Your instructions
Leave out the pictures and restate exactly, and only, the lines from the one that contains "Very fast start, Brightest" through the final line of the material below.

Material provided
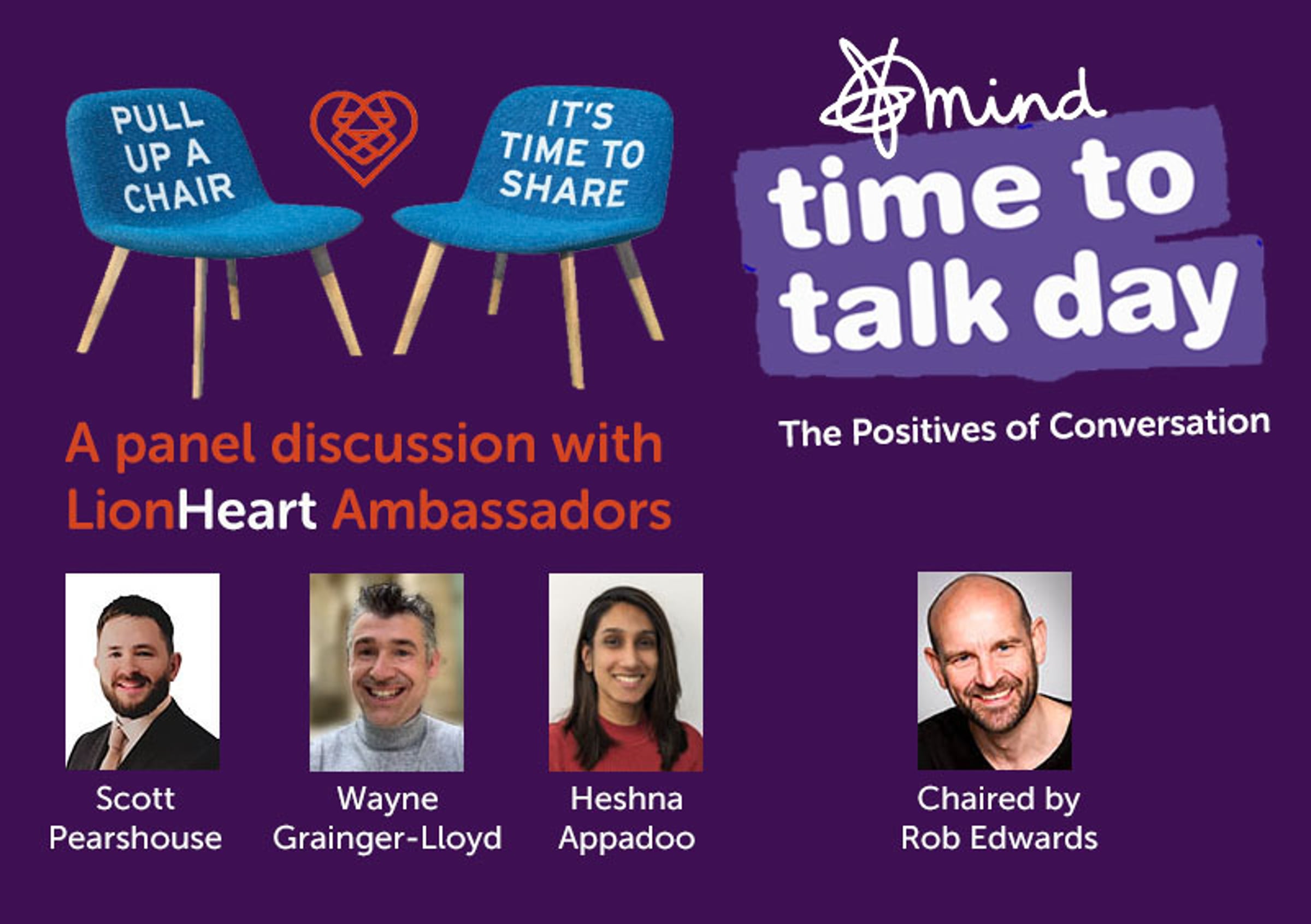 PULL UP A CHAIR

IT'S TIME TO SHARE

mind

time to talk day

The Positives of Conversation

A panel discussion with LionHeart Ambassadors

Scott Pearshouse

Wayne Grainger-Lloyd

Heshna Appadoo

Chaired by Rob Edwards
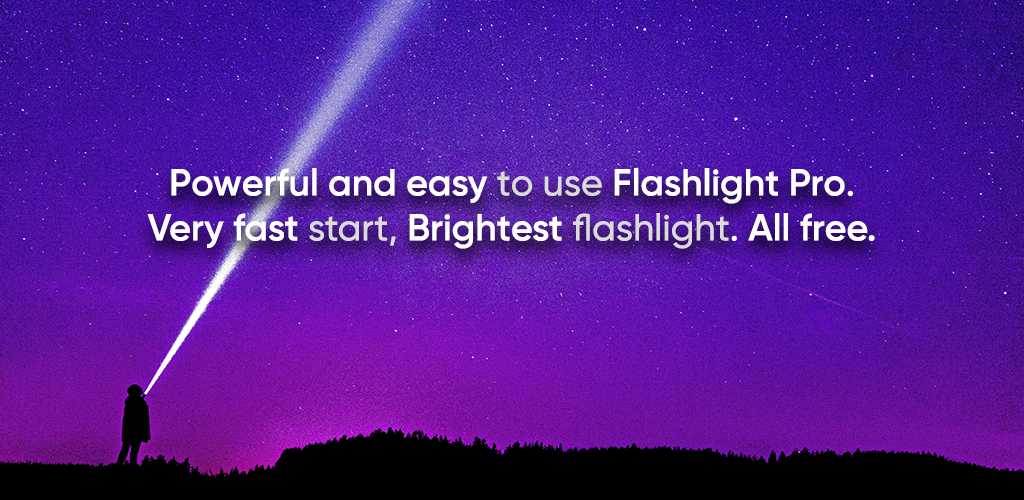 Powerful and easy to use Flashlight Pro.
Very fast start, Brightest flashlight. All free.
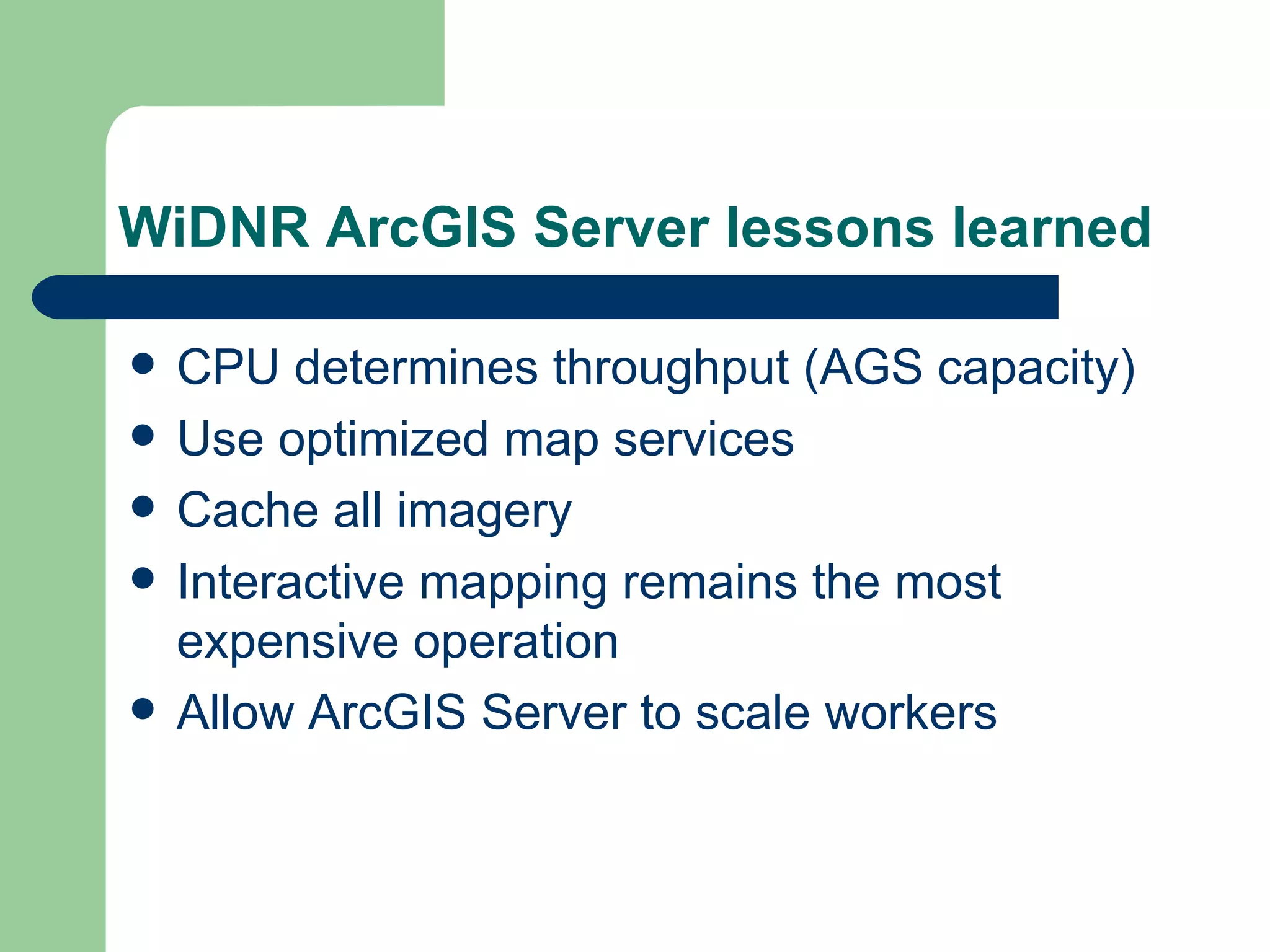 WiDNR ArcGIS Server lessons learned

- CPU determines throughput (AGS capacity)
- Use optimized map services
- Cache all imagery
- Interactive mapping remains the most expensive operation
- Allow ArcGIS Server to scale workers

Solution
Very fast start, Brightest flashlight. All free.
 WiDNR ArcGIS Server lessons learned

- CPU determines throughput (AGS capacity)
- Use optimized map services
- Cache all imagery
- Interactive mapping remains the most expensive operation
- Allow ArcGIS Server to scale workers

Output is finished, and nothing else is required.